## [REQUIREMENT]
Return, word for word, the line that contains "いいね・コメント・保存など多" and every line after it through the end of the records.

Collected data

══════════

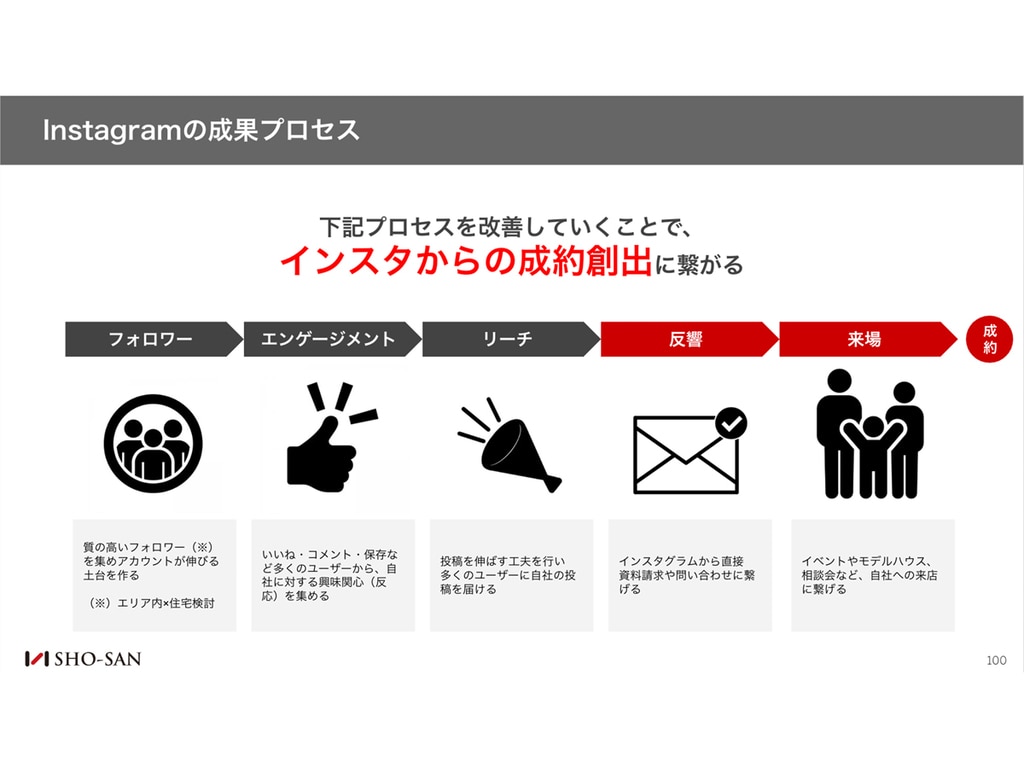 Instagramの成果プロセス

下記プロセスを改善していくことで、
インスタからの成約創出に繋がる

フォロワー

エンゲージメント

リーチ

反響

来場

成約

質の高いフォロワー（※）を集めアカウントが伸びる土台を作る

（※）エリア内×住宅検討

いいね・コメント・保存など多くのユーザーから、自社に対する興味関心（反応）を集める

投稿を伸ばす工夫を行い多くのユーザーに自社の投稿を届ける

インスタグラムから直接資料請求や問い合わせに繋げる

イベントやモデルハウス、相談会など、自社への来店に繋げる

SHO-SAN

100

══════════

## [EXERCISE RESULT]
いいね・コメント・保存など多くのユーザーから、自社に対する興味関心（反応）を集める

投稿を伸ばす工夫を行い多くのユーザーに自社の投稿を届ける

インスタグラムから直接資料請求や問い合わせに繋げる

イベントやモデルハウス、相談会など、自社への来店に繋げる

SHO-SAN

100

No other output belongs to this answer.